Mosteirín, asqueado por el dudoso origen, prefiere hacer la provisión en el país, aunque sin que la muerte ronde su cerco. Es que hay intermediarios conectados con capangas o jefes de tribus. El pelo se clasifica por su largo; así también se paga: 25 cm., a 30.000 viejos pesos el kilogramo; 30 cm., a 40.000 ; 35 a 40 cm., a 50.000; 50 cm., a 70.000. Hay pelos que exceden los 50 centímetros, provienen de la China y su costo es prohibitivo. Además, no puede asegurarse que la madeja respete el origen: una sola china; esa mixtura, en la que las escamas se enfrentan, impide peinarlo, le quita suavidad.

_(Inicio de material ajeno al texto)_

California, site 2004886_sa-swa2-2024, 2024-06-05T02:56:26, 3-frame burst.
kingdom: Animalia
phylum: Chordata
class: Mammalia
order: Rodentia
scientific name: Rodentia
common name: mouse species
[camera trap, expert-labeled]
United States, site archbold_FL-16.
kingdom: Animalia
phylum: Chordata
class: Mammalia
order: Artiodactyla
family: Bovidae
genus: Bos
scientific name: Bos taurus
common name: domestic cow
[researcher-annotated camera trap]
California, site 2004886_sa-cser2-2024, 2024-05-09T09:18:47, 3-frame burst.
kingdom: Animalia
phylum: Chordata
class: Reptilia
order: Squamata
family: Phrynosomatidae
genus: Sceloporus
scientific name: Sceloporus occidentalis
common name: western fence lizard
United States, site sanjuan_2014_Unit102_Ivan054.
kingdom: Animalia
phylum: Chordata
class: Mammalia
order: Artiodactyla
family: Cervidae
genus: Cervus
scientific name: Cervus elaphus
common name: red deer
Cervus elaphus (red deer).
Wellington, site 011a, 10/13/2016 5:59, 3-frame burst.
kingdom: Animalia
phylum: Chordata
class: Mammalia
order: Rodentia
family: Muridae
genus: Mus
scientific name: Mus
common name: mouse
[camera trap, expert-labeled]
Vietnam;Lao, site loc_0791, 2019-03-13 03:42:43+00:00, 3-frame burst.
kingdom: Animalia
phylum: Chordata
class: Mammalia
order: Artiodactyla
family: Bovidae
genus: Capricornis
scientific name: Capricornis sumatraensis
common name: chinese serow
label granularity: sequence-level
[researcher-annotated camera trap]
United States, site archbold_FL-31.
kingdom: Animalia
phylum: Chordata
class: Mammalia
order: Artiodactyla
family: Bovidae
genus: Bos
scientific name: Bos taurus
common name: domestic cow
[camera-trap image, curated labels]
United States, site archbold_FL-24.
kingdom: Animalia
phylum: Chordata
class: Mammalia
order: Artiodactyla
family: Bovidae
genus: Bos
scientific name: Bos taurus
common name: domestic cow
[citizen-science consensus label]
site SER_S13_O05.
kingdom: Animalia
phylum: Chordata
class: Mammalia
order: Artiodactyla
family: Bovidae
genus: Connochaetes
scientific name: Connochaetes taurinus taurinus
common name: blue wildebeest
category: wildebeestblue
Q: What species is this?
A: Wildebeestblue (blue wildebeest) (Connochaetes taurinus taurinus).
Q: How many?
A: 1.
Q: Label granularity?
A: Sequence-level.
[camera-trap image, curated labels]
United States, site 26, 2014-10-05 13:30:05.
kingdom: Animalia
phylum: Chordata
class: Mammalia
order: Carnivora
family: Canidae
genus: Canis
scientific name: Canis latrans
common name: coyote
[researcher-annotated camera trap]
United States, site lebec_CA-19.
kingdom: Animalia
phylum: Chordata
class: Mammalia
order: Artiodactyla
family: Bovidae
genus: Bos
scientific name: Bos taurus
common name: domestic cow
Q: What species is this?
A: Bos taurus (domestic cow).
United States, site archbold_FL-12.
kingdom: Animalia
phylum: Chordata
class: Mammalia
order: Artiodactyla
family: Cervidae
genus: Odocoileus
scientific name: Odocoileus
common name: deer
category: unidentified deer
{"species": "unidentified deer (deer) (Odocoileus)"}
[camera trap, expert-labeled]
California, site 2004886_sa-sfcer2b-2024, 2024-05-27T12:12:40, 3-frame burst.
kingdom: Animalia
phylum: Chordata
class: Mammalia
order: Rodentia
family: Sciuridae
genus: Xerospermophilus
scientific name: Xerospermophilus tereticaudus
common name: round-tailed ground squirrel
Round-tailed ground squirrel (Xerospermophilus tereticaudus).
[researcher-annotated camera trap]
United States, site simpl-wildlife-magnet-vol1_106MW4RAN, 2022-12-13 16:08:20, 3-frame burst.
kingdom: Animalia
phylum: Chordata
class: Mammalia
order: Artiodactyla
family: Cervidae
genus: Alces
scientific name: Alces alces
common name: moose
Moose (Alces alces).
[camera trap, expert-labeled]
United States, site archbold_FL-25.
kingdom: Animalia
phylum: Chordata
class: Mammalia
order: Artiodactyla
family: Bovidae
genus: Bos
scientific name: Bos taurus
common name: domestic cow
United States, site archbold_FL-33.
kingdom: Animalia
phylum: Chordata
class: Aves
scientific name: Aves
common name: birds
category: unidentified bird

El cabello del Altiplano es duro, tosco: consecuencia del clima. El paraguayo, fino y sedoso, tiene poco cuerpo. El del litoral argentino cubre la demanda, pero es demasiado obscuro. Finalmente, construida la peluca, el hacedor se apodera de 50.000 a 80.000 nacionales. Los clientes, según su desesperación o su cara, dejarán el margen al peluquero que corone la pilífera aspiración.
Bajo cabelleras electrificadas, cuantiosas, larguitas, cortonas, peladas —naturales o solicitadas a la número cero—, los varones van pisoteando Buenos Aires. Los fijadores aún se venden, y se usan. Hasta gente joven, divertida, audaz, estudiosa, evolucionada, suele utilizarlos. Quien así no lo quiere entender, será, inevitablemente, un dictador frustrado: sólo metería presos a los pelilargos, habría demasiadas facilidades para engañarlo.